Menurut Fathul, penggunaan data seminar yang diselenggarakan di Universitas Andalas (Unand) pada 8-10 Februari 2017. di Universitas Gadjah Mada (UGM) pada 21-23 Maret 2017; di Universitas Sumatera Utara (USU) pada 16-17 Maret 2017; dan Universitas Nasional (Unas) pada 28 Februari 2017 sebagai dalih penyerapan aspirasi publik merupakan menyesatkan. Ironisnya, MK juga memakai pelaksanaan beberapa rapat dengar pendapat (RDP) pada 2016-2017 sebagai basis argumentasi adanya partisipasi publik.
Di sisi lain, tambah dia, putusan MK ini justru tak memberikan penjelasan bagaimana suara publik yang muncul dalam berbagai seminar tersebut. "Penggunaan seminar sebagai alasan telah memenuhi asas partisipasi merupakan klaim yang reduktif dan membahayakan," tegasnya.
Dirinya pun heran dengan putusan MK yang menganggap proses penyusun UU KPK tidak melanggar regulasi. Padahal, tahap pembahasan dan pengesahannya kilat sekaligus sulit dipertanggungjawabkan secara akademis sehingga berpotensi melanggar asas kedayagunaan dan kehasilgunaan.
Meski mengakui ada aksi besar-besaran menolak UU KPK, MK malah menganggap enteng sebagai bagian dari kebebasan menyatakan pendapat di muka umum. Pun dibandingkannya dengan demonstrasi para pendukung.
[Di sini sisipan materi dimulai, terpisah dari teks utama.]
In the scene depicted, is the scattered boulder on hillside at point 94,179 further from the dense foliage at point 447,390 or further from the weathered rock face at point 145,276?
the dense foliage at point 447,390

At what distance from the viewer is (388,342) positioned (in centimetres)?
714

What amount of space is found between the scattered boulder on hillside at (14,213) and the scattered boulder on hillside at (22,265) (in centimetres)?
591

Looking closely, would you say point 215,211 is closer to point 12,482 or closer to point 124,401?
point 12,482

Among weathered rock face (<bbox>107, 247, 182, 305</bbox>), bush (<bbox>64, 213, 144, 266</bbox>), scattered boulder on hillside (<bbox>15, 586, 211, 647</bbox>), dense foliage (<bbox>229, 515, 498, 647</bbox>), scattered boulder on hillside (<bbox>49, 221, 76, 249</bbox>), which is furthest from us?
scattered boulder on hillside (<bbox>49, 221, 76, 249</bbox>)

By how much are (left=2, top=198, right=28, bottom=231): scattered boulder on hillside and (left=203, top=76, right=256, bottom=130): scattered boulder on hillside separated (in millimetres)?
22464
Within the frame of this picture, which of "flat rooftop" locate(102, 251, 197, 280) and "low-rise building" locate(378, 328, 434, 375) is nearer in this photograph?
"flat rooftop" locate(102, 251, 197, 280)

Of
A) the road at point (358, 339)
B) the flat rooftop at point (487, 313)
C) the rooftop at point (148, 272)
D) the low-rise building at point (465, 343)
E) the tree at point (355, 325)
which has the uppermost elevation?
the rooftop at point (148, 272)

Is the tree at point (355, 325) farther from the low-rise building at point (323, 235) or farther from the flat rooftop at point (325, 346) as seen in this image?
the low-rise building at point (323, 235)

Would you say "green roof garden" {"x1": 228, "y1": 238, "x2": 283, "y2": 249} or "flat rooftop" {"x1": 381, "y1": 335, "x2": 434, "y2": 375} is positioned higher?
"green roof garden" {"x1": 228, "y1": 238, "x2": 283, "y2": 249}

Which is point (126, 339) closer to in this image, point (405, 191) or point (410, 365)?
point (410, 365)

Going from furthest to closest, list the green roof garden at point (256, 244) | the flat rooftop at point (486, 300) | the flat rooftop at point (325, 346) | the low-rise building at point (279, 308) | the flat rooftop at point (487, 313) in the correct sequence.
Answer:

Fathul menyebut, pertimbangan MK sangat melukai perasan publik sebab sejumlah orang dari ribuan pedemo yang turun ke jalan mendapatkan kekerasan dari aparat. "Ini hanya direduksi sebagai ekspresi tanpa memberi makna dan nilai pada substansi yang disuarakan."
"Pertimbangan ini nyata-nyata merupakan reduksi atas aspirasi substantif publik. Model reduksi atas gerakan mansyarakat seperti ini sangat membahayakan demokrasi yang baru saja mulai tumbuh di Indonesia," tandasnya.